The Department of Defense further simplified the oral disclosure requirements in the guidance it published on Aug. 26. That guidance clarifies that the oral description of the covered borrower’s payment obligation does not have to be specific to any given transaction or account. Instead, generic disclosures are acceptable. 

5.    Review your credit agreements to make sure prohibited terms are not included.

The MLA regulation makes it unlawful for credit unions to condition the extension of consumer credit to a covered borrower on certain enumerated terms, including accepting mandatory arbitration, charging a penalty fee for prepaying all or part of the credit, and using a check or other method to access a member’s existing credit union account. Any credit agreement that contains these prohibited terms will be invalid and may make a credit union subject to criminal or civil liability.

Two main approaches can help ensure that your credit agreements do not contain prohibited terms. One is to maintain two separate sets of loan documents, one for use with covered borrowers and another to use with non-covered borrowers. However, the Department of Defense’s MLA guidance clarifies that maintaining two sets of documents is unnecessary. Instead, credit unions may use the same set of documents for all borrowers, regardless of whether they contain terms prohibited under the MLA, so long as the agreement includes a contractual “savings” clause applying the proscribed term or terms only to non-covered borrowers.

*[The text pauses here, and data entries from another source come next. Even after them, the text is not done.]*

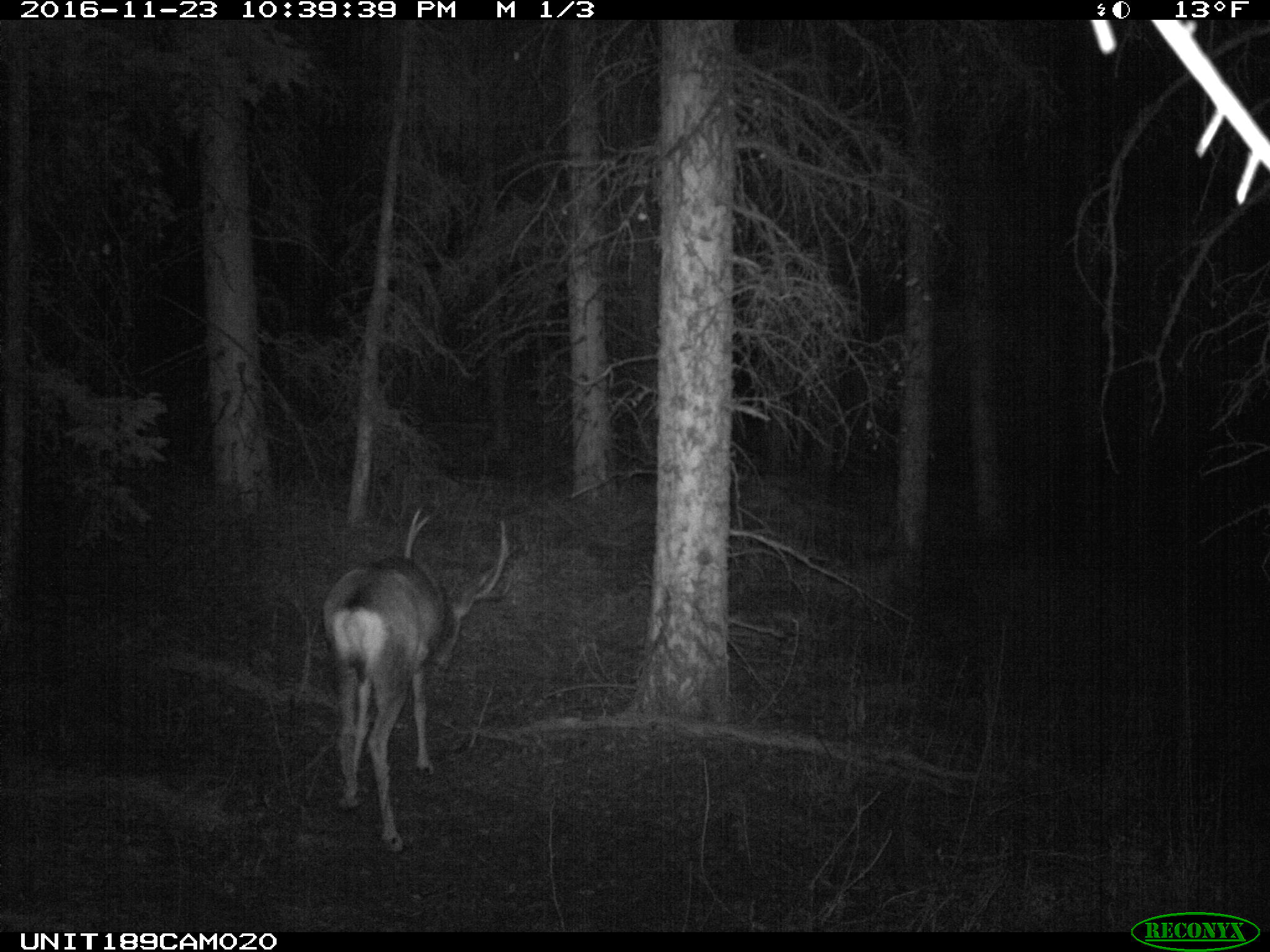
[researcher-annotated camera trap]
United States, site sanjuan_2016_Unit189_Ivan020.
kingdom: Animalia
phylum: Chordata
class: Mammalia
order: Artiodactyla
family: Cervidae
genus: Odocoileus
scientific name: Odocoileus hemionus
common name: mule deer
Odocoileus hemionus (mule deer).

6.    Develop internal MLA policies and procedures that show compliance. 

Having procedures and policies in place to ensure compliance with the MLA can help you avoid civil liability. Civil liability for an MLA violation can be avoided if a credit union can show by a preponderance of the evidence that the violation was not intentional and resulted from a bona fide error, such as a clerical error, that occurred notwithstanding the maintenance of procedures designed to avoid any such error. To take advantage of this defense, you should have internal policies and procedures in place evidencing MLA compliance.

The MLA amendments are substantial and likely require significant changes to the way credit unions extend credit. While the suggestions in this article are not exclusive, I hope you will find them a useful way to double-check that you have done all you need to get ready for the first round of changes.

Meredith Strange, is a shareholder with the law firm Williams Gautier, Tallahassee, Fla.